Following up on the first mission, the group eagerly looked for suitable locales for the second round of humanitarian aid. Once the distribution venues had been chosen, the new volunteers started the planning and preparation in earnest. They procured daily necessities and medicines, recruited medical professionals for the free clinics, identified and notified aid recipients, recruited volunteers to help staff the events, and planned the logistics to support all those activities. In response to their call for help, 41 local Chinese people pitched in.

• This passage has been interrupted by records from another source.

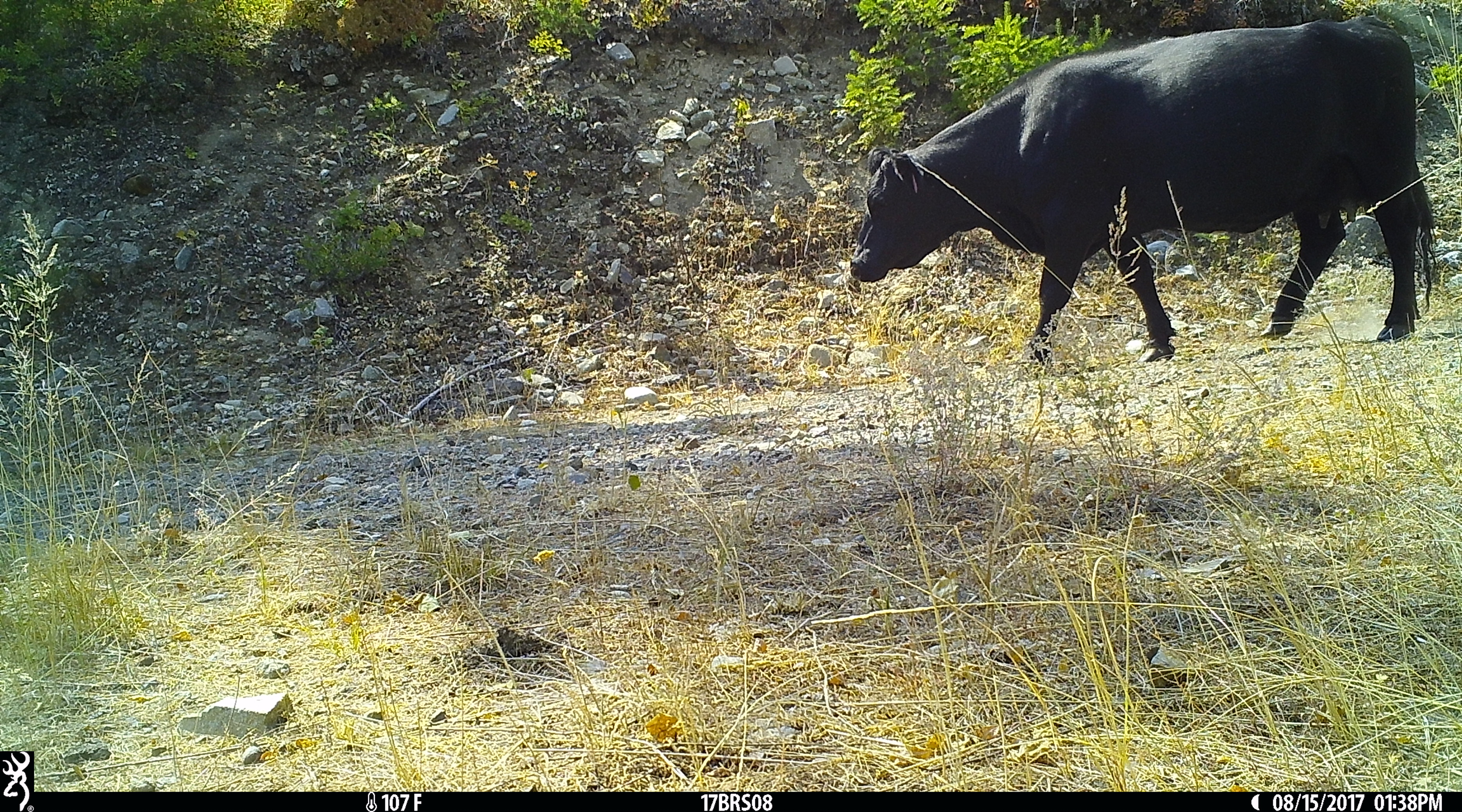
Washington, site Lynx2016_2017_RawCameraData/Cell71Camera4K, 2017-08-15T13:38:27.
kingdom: Animalia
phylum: Chordata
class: Mammalia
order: Artiodactyla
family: Bovidae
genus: Bos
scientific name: Bos taurus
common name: domestic cattle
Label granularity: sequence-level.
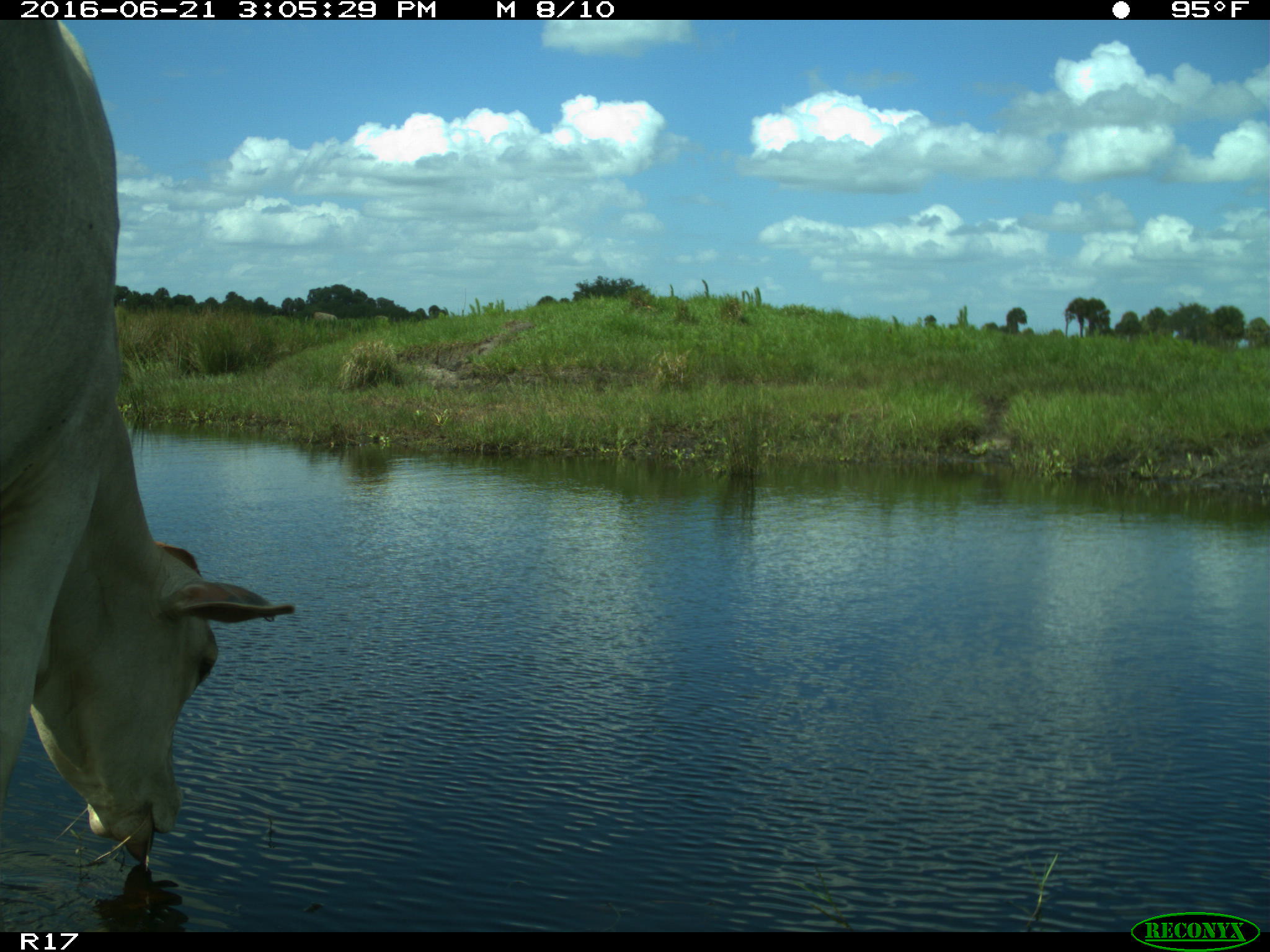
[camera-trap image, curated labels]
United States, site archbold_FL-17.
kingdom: Animalia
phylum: Chordata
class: Mammalia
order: Artiodactyla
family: Bovidae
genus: Bos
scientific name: Bos taurus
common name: domestic cow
Bos taurus (domestic cow).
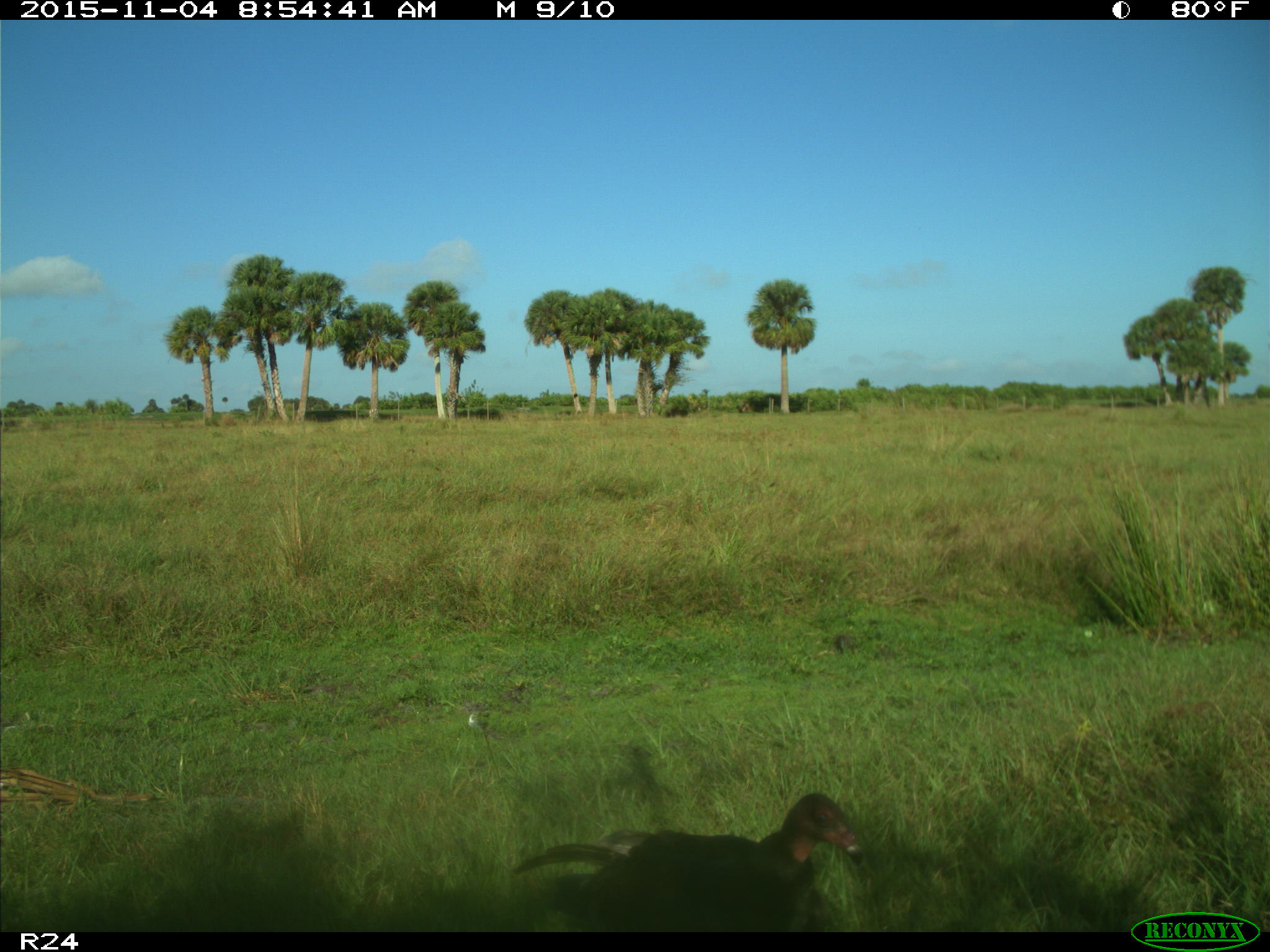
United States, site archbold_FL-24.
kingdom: Animalia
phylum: Chordata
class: Aves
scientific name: Aves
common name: birds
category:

On May 29, a distribution and a free clinic were held in Quirihue; another distribution and free clinic took place in Lota on the next day. Both were large-scale projects, yet they were carried out methodically and orderly. Xie worked with visiting government officials and the press corps during the events; Dr. Yang oversaw the operation of the clinics; Chen Xiu-quan kept the people and goods flowing smoothly; and his wife, Zhu Xiang-yun, and her restaurant staff made lunch for the volunteers.

Many other volunteers handed out blankets, food, and plastic tarpaulins to recipients, bowing deeply each time and wishing the quake victims well. Wu Bing-huang (吳炳煌), 70, a retired businessman who has lived in Chile for 35 years, said regarding the two Tzu Chi distributions and free clinics, “We Chinese here are loving people, too. We do good deeds, things like raising funds to build temples. But we have never done anything in such a planned and methodical sort of way.”

Yang Ya-hui also commented on the events that the new Tzu Chi Chile branch had put together: “The last distributions in March felt different from this round of events. I was sort of a guest the last time, but this time I was among the hosts responsible for the whole thing.”

Xie feels that he has learned more than he has contributed. “I don’t have a way with words and I’m not good at socializing. I had no friends, even after having lived here for eight months. That has totally changed since I joined Tzu Chi. I’ve made many new friends and have even begun taking action to help others.”

He used a Spanish saying to describe what he was feeling: “Dime con quién andas, te diré quién eres.” The phrase means, “You are known by the company you keep.” He said, “I am willing to be in such company as Tzu Chi people because I want to be a good person like them.”

Good wishes like that became seeds of hope that led to the establishment of the Tzu Chi Chile branch, and the seeds are sprouting and spreading.

On June 5, Tzu Chi Chile took another step forward when the eight local volunteers visited a nursing home for cerebral palsy patients established by the Coanil Foundation. They donated 110 blankets, 50 bath towels, and 30 sets of toothpaste and toothbrushes to the residents.

Once the kindness in a person’s heart is inspired, a seed of goodness sprouts. Let us hope that these eight seeds of goodness in Chile will soon inspire more people to join them. Together they will work to help make our world an even better place for all.